[What the task asks]:
Restate the data below word for word. Skip any images it contains.

*** Provided material ***

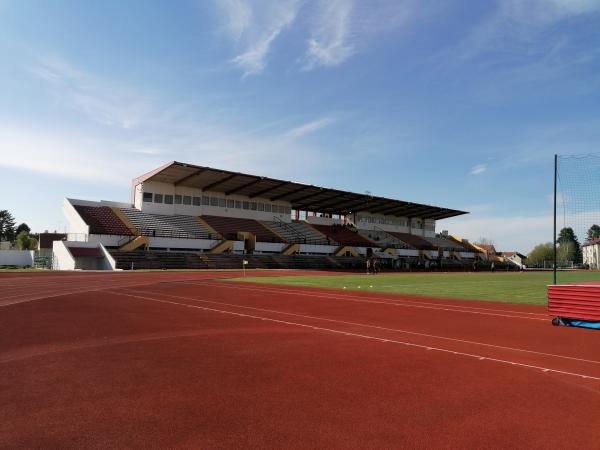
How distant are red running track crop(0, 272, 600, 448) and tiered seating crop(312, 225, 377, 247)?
61.1 meters

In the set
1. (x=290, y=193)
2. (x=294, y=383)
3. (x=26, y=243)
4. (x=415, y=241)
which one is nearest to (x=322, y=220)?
(x=290, y=193)

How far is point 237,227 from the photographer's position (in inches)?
2459

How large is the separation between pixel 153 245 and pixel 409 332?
4425 cm

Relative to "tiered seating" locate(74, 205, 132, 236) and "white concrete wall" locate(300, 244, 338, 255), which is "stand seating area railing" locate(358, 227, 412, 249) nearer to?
"white concrete wall" locate(300, 244, 338, 255)

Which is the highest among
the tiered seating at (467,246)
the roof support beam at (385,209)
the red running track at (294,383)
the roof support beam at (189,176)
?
the roof support beam at (189,176)

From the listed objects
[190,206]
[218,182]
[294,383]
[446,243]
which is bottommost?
[294,383]

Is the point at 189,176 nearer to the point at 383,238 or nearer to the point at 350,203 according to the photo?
the point at 350,203

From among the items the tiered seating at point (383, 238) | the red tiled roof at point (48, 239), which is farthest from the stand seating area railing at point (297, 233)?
the red tiled roof at point (48, 239)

***

[Output below]:
How distant are red running track crop(0, 272, 600, 448) and tiered seating crop(312, 225, 377, 247)?
61.1 meters

In the set
1. (x=290, y=193)
2. (x=294, y=383)
3. (x=26, y=243)
4. (x=415, y=241)
which one is nearest to (x=322, y=220)?
(x=290, y=193)

How far is point 237,227 from the photographer's position (in inches)?
2459

How large is the separation between pixel 153 245 and pixel 409 332?
4425 cm

Relative to "tiered seating" locate(74, 205, 132, 236) and "white concrete wall" locate(300, 244, 338, 255), which is "stand seating area railing" locate(358, 227, 412, 249) nearer to?
"white concrete wall" locate(300, 244, 338, 255)

Which is the highest among
the tiered seating at (467,246)
the roof support beam at (385,209)
the red running track at (294,383)
the roof support beam at (189,176)
?
the roof support beam at (189,176)

From the listed objects
[190,206]
[218,182]
[294,383]
[446,243]
which is bottommost?
[294,383]

Is the point at 189,176 nearer to the point at 383,238 or nearer to the point at 350,203 according to the photo?
the point at 350,203

From among the items the tiered seating at point (383, 238) | the red tiled roof at point (48, 239), which is farthest from the stand seating area railing at point (297, 233)?
the red tiled roof at point (48, 239)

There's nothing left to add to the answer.